Sustainable financing at OCBC has been unfettered by the broader coronavirus headwinds and has, in fact, accelerated year-to-date.
OCBC's head of structured finance and sustainable finance Mike Ng said the Singapore lender had completed about 20 sustainable loan deals year-to-date.
«[This is] quite a bit further ahead compared to this time last year,» Ng said in a «Business Times» report (behind paywall), adding that the bank completed over 20 such deals in 2019. «We have been quite busy despite the current economic situation, which is actually really positive.»
The comments follow the bank’s recent commitment to increase its sustainable finance target to S$25 billion ($17.9 billion) by 2025 after reaching the previous goal of S$10 billion ($7.2 billion) by 2022 two years early.
Sustainable Flavor
According to Ng, many of the transactions executed in 2020 were from repeat customers, suggesting that numerous firms have permanently incorporated sustainability into their business models.

Check your understanding:
A. In the OCBC text, starting with "The comments follow" and going on through "two years early.", write the passage out again, swapping "commitment" for "pledge".
B. According to the OCBC text, what is the bank's new sustainable finance target?
C. Does each statement agree with the OCBC text? Answer yes or no for each, and quote the words that decide it.
(i) OCBC reached its earlier S$10 billion goal ahead of schedule.
(ii) Ng said most of the 2020 transactions came from new customers.
(iii) The bank completed over 20 sustainable loan deals in 2019.
The entries that come next are separate material and have no connection to the OCBC text.

Supplied information:

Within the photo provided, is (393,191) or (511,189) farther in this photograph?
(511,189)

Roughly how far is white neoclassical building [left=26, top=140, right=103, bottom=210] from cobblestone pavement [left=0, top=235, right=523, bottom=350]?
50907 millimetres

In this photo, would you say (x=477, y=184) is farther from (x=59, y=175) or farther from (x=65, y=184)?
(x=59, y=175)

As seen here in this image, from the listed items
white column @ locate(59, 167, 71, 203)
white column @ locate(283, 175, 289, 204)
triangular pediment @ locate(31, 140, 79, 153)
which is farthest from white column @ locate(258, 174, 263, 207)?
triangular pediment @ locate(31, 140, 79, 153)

--

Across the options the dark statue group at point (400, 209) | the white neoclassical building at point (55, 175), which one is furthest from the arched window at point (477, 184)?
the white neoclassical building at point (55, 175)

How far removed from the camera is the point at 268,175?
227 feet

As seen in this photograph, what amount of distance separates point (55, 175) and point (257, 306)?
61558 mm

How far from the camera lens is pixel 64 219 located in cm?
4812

Solution set:
A.
The comments follow the bank’s recent pledge to increase its sustainable finance target to S$25 billion ($17.9 billion) by 2025 after reaching the previous goal of S$10 billion ($7.2 billion) by 2022 two years early.

B. S$25 billion ($17.9 billion) by 2025.

C.
(i) Yes: "after reaching the previous goal of S$10 billion ($7.2 billion) by 2022 two years early."
(ii) No: "many of the transactions executed in 2020 were from repeat customers"
(iii) Yes: "the bank completed over 20 such deals in 2019."